Records for processing →
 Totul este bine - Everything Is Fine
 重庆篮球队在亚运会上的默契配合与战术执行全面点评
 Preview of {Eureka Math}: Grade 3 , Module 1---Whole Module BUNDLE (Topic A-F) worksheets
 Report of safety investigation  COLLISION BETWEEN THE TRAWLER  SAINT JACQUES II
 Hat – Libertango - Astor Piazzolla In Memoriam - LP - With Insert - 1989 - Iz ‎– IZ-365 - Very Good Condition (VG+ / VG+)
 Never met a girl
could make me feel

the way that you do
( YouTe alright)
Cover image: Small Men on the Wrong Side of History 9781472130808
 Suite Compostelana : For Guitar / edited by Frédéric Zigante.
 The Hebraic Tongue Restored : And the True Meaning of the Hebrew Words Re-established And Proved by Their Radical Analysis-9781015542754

==

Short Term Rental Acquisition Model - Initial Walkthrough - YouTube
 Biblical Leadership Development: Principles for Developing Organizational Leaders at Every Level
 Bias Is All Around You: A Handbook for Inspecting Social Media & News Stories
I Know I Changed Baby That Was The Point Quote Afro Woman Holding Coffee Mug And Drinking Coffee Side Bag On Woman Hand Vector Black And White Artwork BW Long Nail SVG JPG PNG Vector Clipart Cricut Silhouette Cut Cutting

---

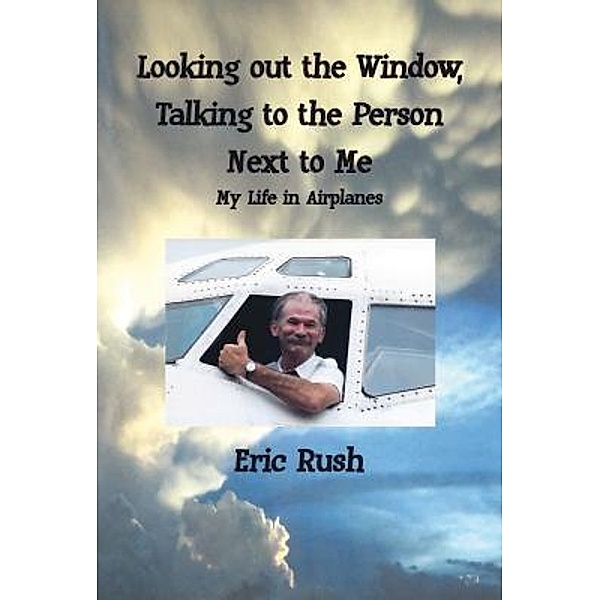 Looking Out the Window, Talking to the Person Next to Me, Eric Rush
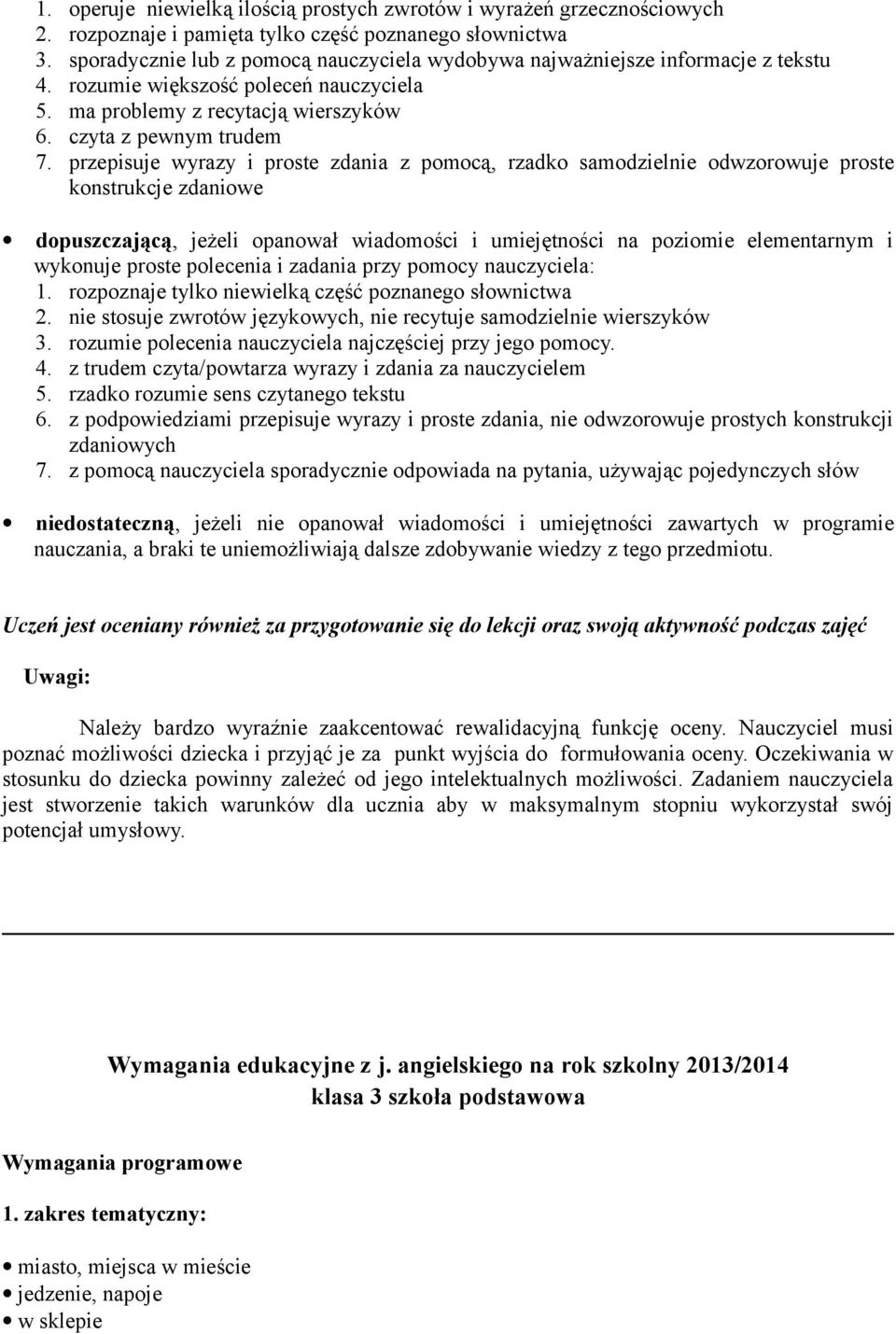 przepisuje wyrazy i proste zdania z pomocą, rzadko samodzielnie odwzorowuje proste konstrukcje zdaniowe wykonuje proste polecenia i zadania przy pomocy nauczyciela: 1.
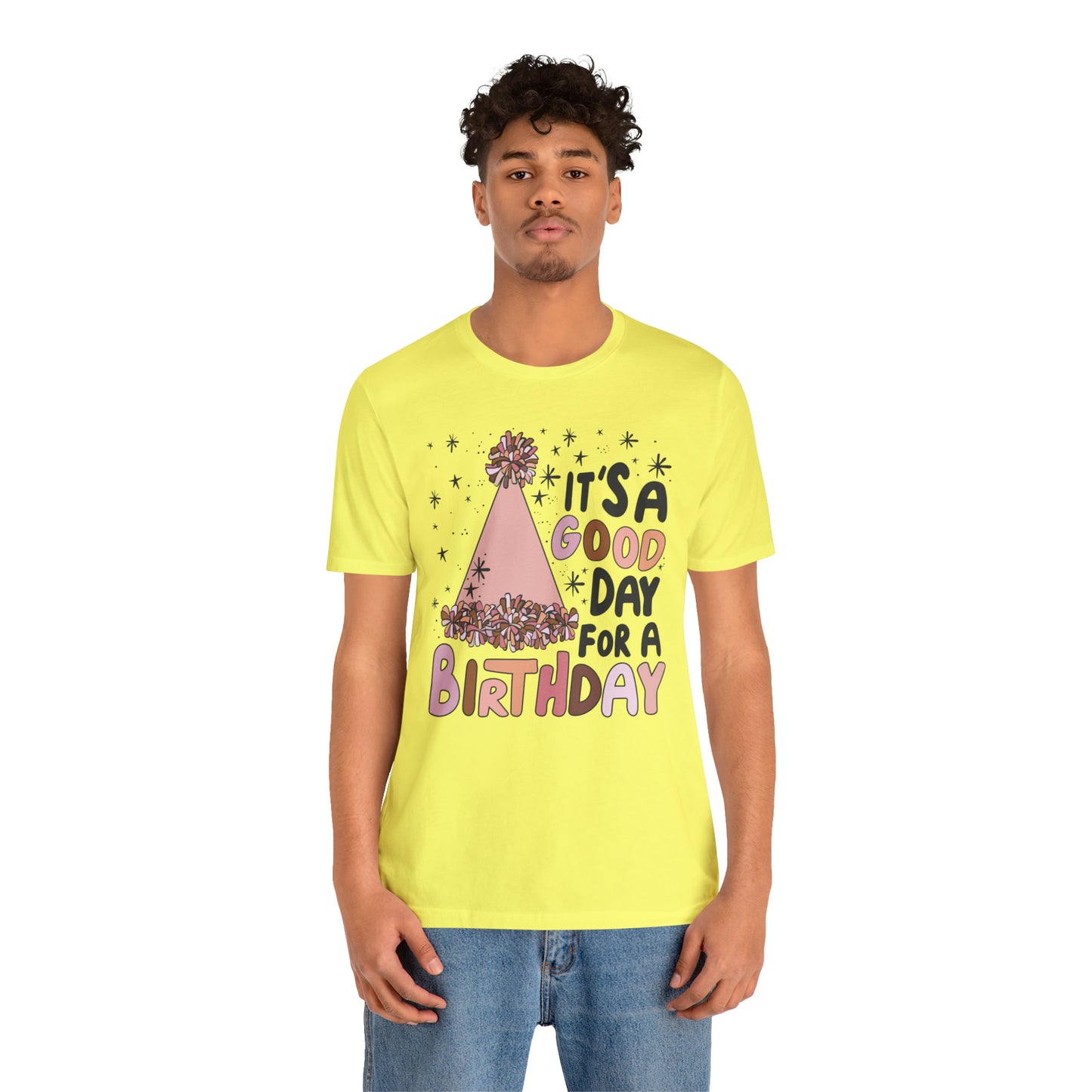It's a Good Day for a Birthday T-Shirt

What the exercise asks →
Using the entries above, return exactly the lines from the line with "Never met a girl" to the line with "The Hebraic Tongue", counting both of those lines.

Result →
 Never met a girl
could make me feel

the way that you do
( YouTe alright)
Cover image: Small Men on the Wrong Side of History 9781472130808
 Suite Compostelana : For Guitar / edited by Frédéric Zigante.
 The Hebraic Tongue Restored : And the True Meaning of the Hebrew Words Re-established And Proved by Their Radical Analysis-9781015542754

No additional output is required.